Business & Tech, Coronavirus, Features

Amid pandemic struggles, retail stores must innovate to stay afloat

From the closure of all non-essential Massachusetts businesses in March to the restrictions that came with reopening, retail stores have faced many difficulties in keeping their businesses running.

Boston’s Newbury Street. Non-essential Massachusetts businesses have been making adaptations to stay afloat after their initial closures in March. LAURYN ALLEN/ DFP FILE

One such store, Crush Boutique, struggled to continue operations over the past few months. The women’s contemporary fashion retailer had two locations open at the start of the pandemic: one on Charles Street and the other on Newbury Street. Owners Rebecca Hall and Laura Ayers founded the shop in April of 2007, expanding to their second location five years later.

But two months into the pandemic, the Newbury boutique closed, Ayers wrote in an email.

“We were initially a bit naive when the pandemic hit and thought we would be closed for 2 weeks and then the virus would pass and business would resume as usual,” Ayers wrote. “We quickly realized that wasn’t the case.”

Crush Boutique and its sister store, Whitney and Winston, have been able to adjust to the new reality of the pandemic by going digital in addition to taking measures to offer a safer shopping experience.

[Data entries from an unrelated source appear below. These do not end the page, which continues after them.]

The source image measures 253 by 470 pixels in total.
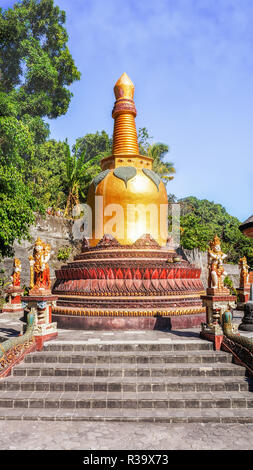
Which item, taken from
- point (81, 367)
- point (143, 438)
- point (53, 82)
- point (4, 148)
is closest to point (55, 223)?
point (4, 148)

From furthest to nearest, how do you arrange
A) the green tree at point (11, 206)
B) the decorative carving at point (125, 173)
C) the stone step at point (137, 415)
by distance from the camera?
the decorative carving at point (125, 173) → the green tree at point (11, 206) → the stone step at point (137, 415)

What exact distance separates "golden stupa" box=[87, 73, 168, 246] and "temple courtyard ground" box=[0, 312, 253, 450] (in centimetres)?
964

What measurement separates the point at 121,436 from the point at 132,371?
1.80 m

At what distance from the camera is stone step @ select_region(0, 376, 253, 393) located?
668 cm

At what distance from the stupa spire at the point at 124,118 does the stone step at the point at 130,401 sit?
1268 cm

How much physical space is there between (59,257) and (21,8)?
78.1 ft

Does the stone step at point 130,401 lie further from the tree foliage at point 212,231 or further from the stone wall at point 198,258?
the stone wall at point 198,258

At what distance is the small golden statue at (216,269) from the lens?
9.16 meters

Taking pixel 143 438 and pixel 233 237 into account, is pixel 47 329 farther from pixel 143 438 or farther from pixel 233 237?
pixel 233 237

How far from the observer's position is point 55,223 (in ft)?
81.9

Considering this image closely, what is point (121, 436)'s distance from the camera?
536 centimetres

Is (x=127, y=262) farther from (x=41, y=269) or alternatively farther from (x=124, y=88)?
(x=124, y=88)

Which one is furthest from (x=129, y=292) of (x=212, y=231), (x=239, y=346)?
(x=212, y=231)

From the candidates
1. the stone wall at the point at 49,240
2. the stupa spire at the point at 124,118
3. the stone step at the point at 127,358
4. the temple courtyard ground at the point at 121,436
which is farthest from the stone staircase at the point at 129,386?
the stone wall at the point at 49,240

“Between the online store, curbside pick up, social distanced in store business and virtual shopping appointments,” Ayers wrote, “we have managed to keep ourselves afloat.”

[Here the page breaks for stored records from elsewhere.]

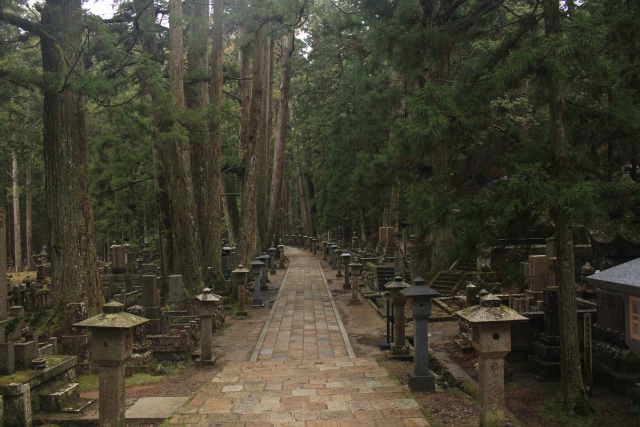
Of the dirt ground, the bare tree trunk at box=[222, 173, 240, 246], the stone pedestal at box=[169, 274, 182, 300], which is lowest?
the dirt ground

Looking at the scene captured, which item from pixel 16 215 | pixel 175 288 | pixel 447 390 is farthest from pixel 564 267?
pixel 16 215

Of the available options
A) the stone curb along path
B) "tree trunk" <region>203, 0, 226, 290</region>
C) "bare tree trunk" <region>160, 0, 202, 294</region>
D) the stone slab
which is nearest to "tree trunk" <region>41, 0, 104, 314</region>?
the stone curb along path

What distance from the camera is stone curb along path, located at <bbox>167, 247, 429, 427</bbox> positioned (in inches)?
229

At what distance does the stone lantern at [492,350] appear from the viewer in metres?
5.15

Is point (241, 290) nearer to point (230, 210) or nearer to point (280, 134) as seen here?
point (230, 210)

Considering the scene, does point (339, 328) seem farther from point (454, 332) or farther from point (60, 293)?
point (60, 293)

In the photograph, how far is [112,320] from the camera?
205 inches

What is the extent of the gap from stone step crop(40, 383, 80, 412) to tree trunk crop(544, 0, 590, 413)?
254 inches

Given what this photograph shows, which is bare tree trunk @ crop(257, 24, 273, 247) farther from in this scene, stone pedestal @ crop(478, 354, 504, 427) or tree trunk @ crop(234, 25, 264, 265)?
stone pedestal @ crop(478, 354, 504, 427)

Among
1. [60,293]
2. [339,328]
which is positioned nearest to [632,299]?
[339,328]

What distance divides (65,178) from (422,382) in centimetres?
745

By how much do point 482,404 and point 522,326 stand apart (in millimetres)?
4631

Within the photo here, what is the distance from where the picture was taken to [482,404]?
5234 mm

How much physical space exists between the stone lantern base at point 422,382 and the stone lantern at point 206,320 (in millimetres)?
3767
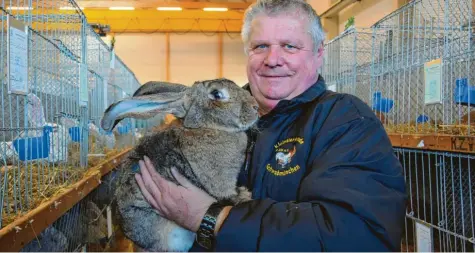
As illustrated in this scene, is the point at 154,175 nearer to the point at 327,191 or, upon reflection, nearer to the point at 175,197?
the point at 175,197

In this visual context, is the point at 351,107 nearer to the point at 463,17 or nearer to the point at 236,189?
the point at 236,189

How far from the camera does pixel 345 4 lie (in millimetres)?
7430

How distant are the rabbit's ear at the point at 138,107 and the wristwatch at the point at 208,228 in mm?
427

This in-person experience has generally damaged the retail industry, economics Ph.D. candidate Gerard Domènech Arumí said. He said the potential health risks tied to brick-and-mortar shopping means many retail stores are going out of business at this time.

“Because of the coronavirus, a lot of people are quite afraid of going to gather in places, so they’re going to go to shops less often,” Domènech Arumí said. “In addition to this, lots of these people lost their jobs, so that means that they have less money to spend,.”

Domènech Arumí added that the current economy can be defined in two words: “pretty bad.”

“A lot of restaurants and bars … had to lay off these workers, and so they are jobless from that right now,” Arumí said, “The prospects are not really good for them for a very simple reason: if your training is as a waiter or a bartender, then it is quite difficult in general to get an office job or some other white collar job.”

Local retail store Shake the Tree, located in the North End, has managed to stay open. The indie shop specializes in women’s clothing, handmade jewelry and home goods, among other products, according to its website.

Shake the Tree owner Marian Klausner said developing an online presence has kept her store afloat during the lockdown.

“We had a social media presence and had a website, but we didn’t really have an online sales portal,” Klausner said. “[The pandemic] forced me to create an online store. It forced me, and I think a lot of other businesses, to take a look at how we work, what’s important, what works, what doesn’t work and so on.”

Klausner said many retail vacancies have popped up in the areas surrounding her shop, including nearly 20 on Charles Street. She said witnessing these closures is difficult and that she empathizes with owners who have lost their livelihoods.

“My heart really does go out to anybody who’s had to close their business, because it’s their life, it’s their dream, it’s their passion,” Klausner said. “It’s what people created, and to have to close that is just a tragedy.”

However uncertain the current reality looks for retail stores, Klausner said she has high hopes for the future.

“In the future, when I look down the road, I do think you’re going to see a huge surge in young, new entrepreneurial energy,” Klausner said. “I’m optimistic in the long run that there will be another side to this.”